A perception of security as a business enabler is one that many security professionals have tried to promote for a long time and the idea of growing a business within its Risk Appetite is common sense. For too long the perception of Security has been that Security will just say no to innovation, change and anything even vaguely risky-sounding. It is disappointing to think that just as the paradigm looks ripe to shift (in the right direction) that it is being stymied by a lack of high level skills. All of these challenges presuppose the organisation has the budget to be able to employ the skilled person they need.
Physical Security like manned guarding has been on the outsource list for many years, Information Security has not always been viewed the same way. Depending on the level of challenge, size of organisation and actual (not perceived) threat and risk, there may be a viable alternative to a full time senior technical security person, through outsourcing. Perhaps if the challenge is to get through a particular project then the high level skillset may only be required at certain times, not constantly. If there is a tipping point at which the need for the skills is justified commercially this may come a lot sooner if there is an opportunity of filling the gap without actually having to finance an FTE with all of the cost that entails.
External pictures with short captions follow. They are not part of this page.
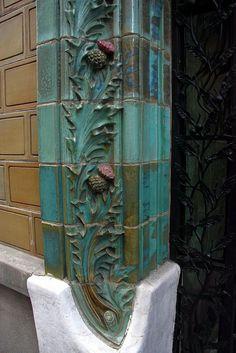 Lovely detailing on those ceramic moldings! Art Nouveau ceramic thistles in Paris Art Nouveau Tiles, Art Nouveau Design, Design Art, Tile Art, Mosaic Tiles, Art Nouveau Architecture, Style Tile, Decorative Tile, Ceramic Art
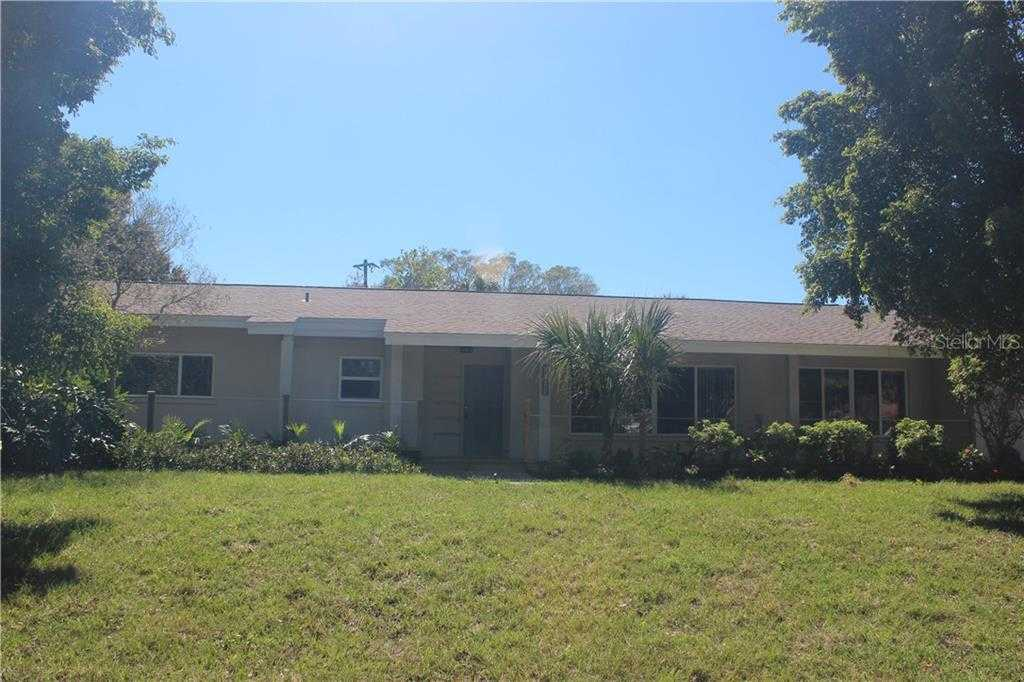 $650,000 - 4Br/3Ba -  for Sale in South Gate, Sarasota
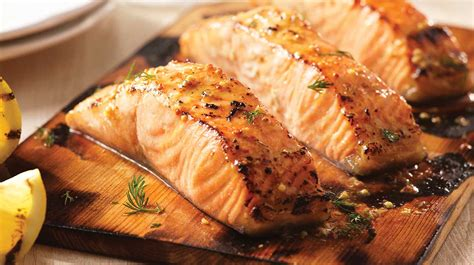 cuisiner les c es saumon moutarde érable grillé sur planche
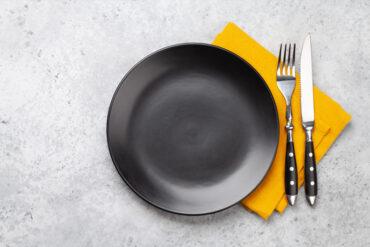 Ein leerer Teller zum klauen von den Eltern.
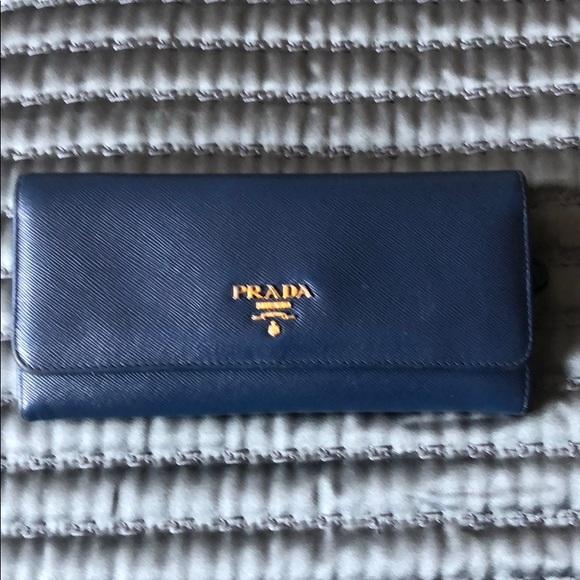 5a63b2f494d2 Prada Saffiano Two Tone Wallet. M 5b5cba031b32943e300b57f4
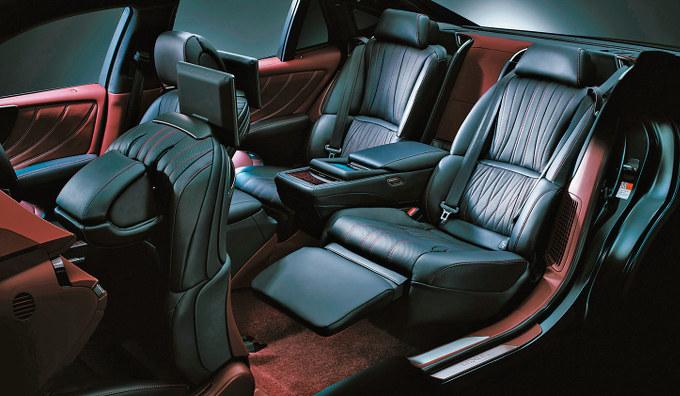 ▲イマドキのシートには、ヒーターや蒸れを防ぐ、ベンチレーション機能、さらにはマッサージ機まで含まれているものもある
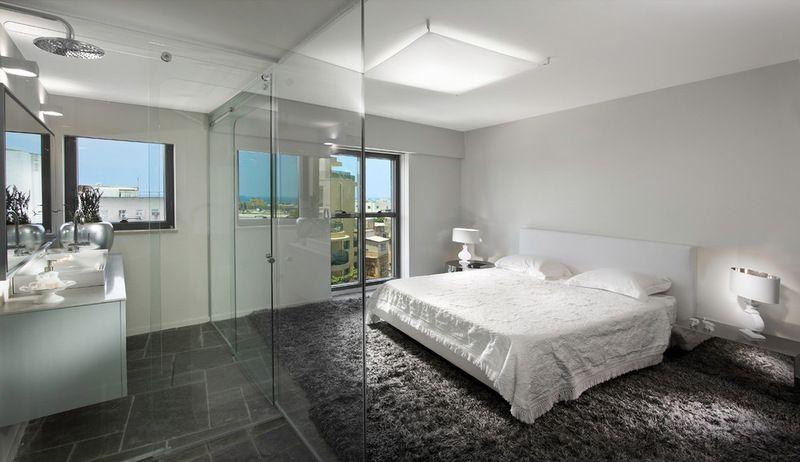 modern bedroom with transparent bathroom glass by evans glass rh pinterest com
Given the difficulty in sourcing the high level skills, the best talent is following the money, leaving many organisations in an uncertain security vacuum. Outsourcing may be the solution on either a project or buy as you need type basis. It may provide a much more cost effective solution to a convoluted set of challenges that are not showing any sign of going away or simplifying. It may also mean a level of skill and experience far in excess of that which may have been within budget for an FTE.
Of course, making sure you are certain of your partner in any outsourcing endeavour is vital and due diligence on potential suppliers is vital. As a rough guide here are some questions you should be asking.
- Does my partner understand my organisation and its business drivers and growth imperatives?
- Can they provide qualifications, certifications, track record, references, case studies and a cultural fit?
- Are they flexible enough for my needs? Are they able to flex up and down as required or am I going to be rigidly contracted to a number of days per month?
- Do we have specialist or generalist needs?
- Do we want access to an expert individual or a team of experts?
- Do we want Strategy, Policy, Risk skills?
- Do we want our partner to be capable of working successfully with C-level stakeholders or at the ‘coalface’ or both?